Americans Jason Dufner, Matt Kuchar and Jim Furyk follow Woods, but Adam Scott, Louis Oosthuizen and Justin Rose man the next three positions. Dustin Johnson breaks the European run but Padraig Harrington and Luke Donald give the Europeans the majority in the top 11.

A 6-5 advantage for the Europeans on the American PGA tour is fairly noteworthy.

Other top European golfers who don't regularly play on the American tour will also compete in the Ryder Cup.

Some of those more familiar European names who will play for the Ryder Cup include Martin Kaymer, Sergio Garcia, Ian Poulter and Graeme McDowell.

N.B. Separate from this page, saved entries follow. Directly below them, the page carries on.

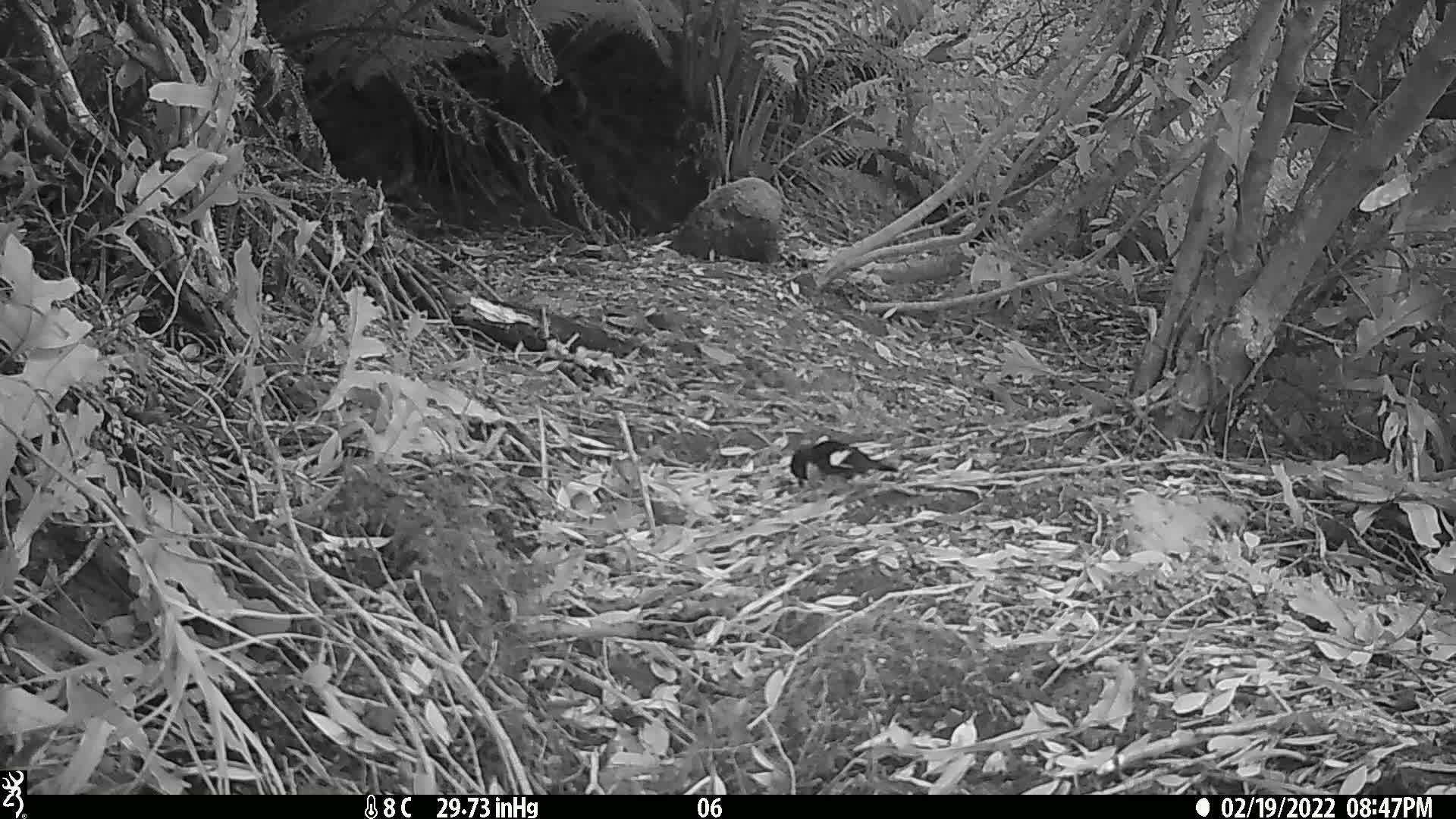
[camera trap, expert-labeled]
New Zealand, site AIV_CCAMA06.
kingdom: Animalia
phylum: Chordata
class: Aves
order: Passeriformes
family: Petroicidae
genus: Petroica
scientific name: Petroica macrocephala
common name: tomtit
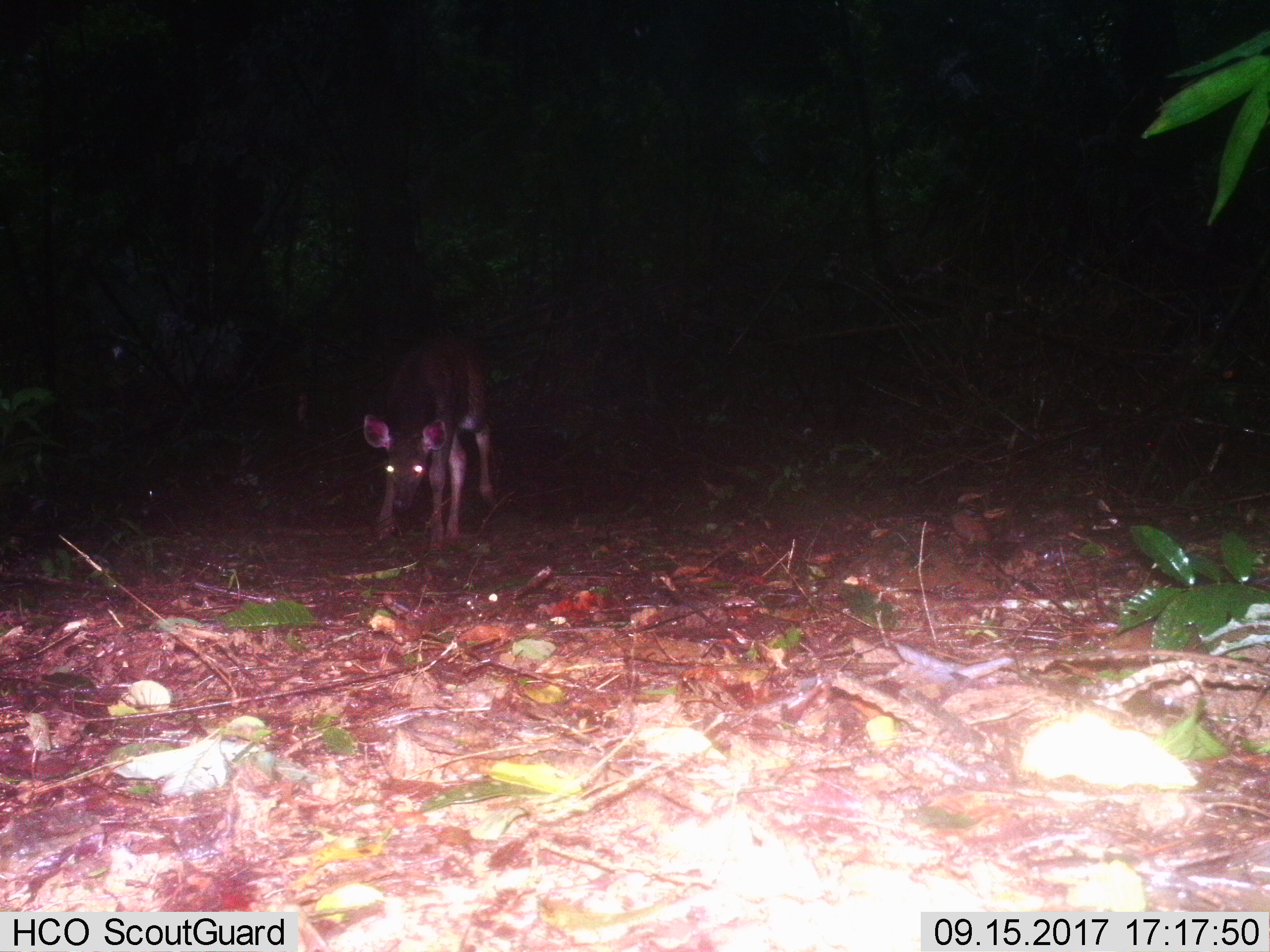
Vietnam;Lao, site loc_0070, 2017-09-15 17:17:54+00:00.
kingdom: Animalia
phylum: Chordata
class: Mammalia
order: Artiodactyla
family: Cervidae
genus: Rusa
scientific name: Rusa unicolor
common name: sambar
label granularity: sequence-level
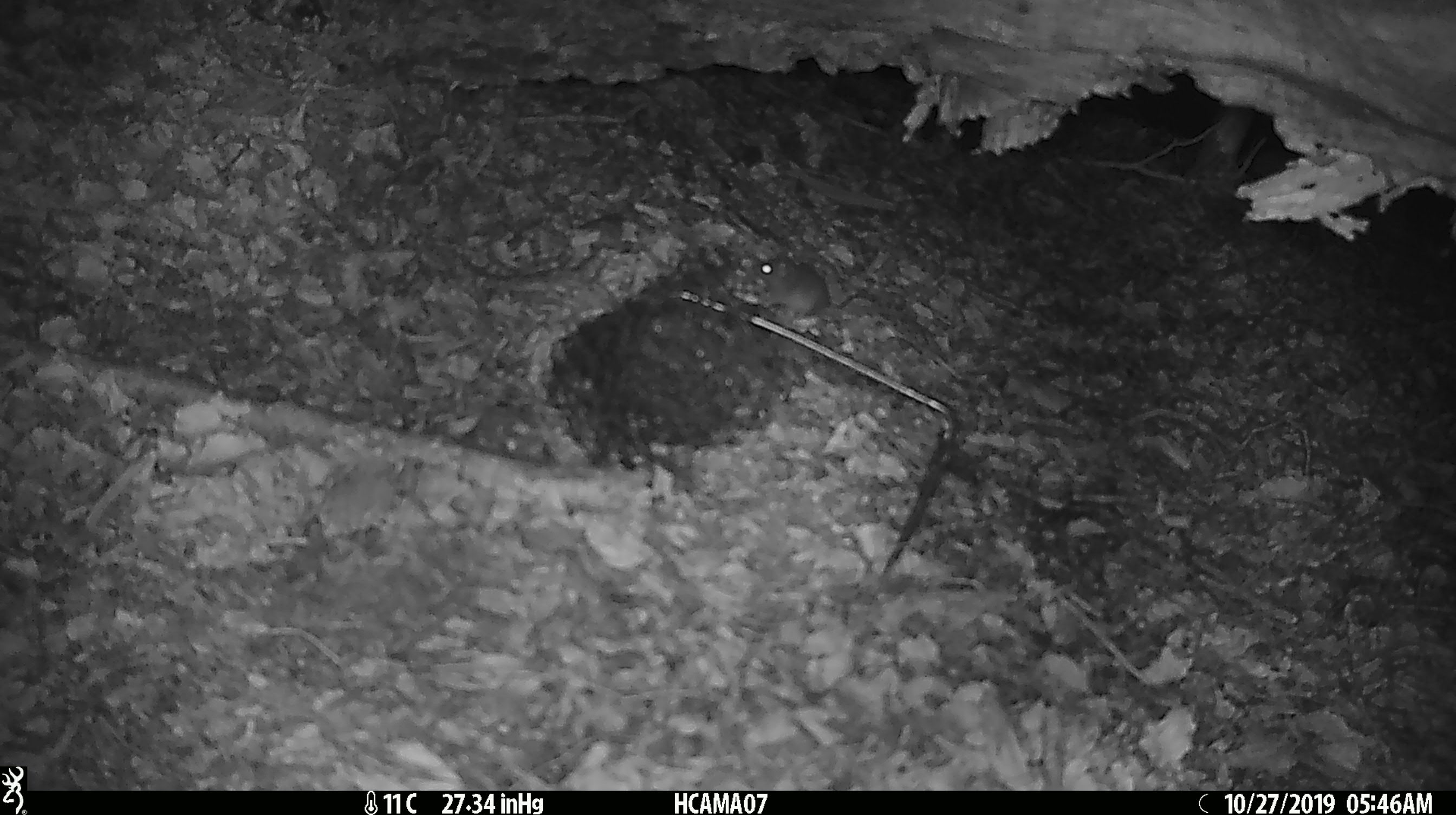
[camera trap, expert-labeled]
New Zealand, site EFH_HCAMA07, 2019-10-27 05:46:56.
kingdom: Animalia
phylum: Chordata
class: Mammalia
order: Rodentia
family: Muridae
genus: Mus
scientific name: Mus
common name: mouse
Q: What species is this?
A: Mouse (Mus).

The American will counter with players like Phil Mickelson, Zach Johnson, Bubba Watson and Steve Stricker in addition to Woods, Dufner, Kuchar, Furyk and Dustin Johnson.

While the Europeans may rate a small edge based on recent history, the teams are virtually even and the 2012 Ryder Cup will be played at the Medinah Country Club in the Chicago suburb of Medinah, Illinois. That "home course" advantage may help the Americans.

So it appears the state of American golf is in decent shape. A win at Medinah would allow that status to grow significantly for the U.S golfers.

However, if the Europeans find a way to win on the road, it will be back to the drawing board for the Americans.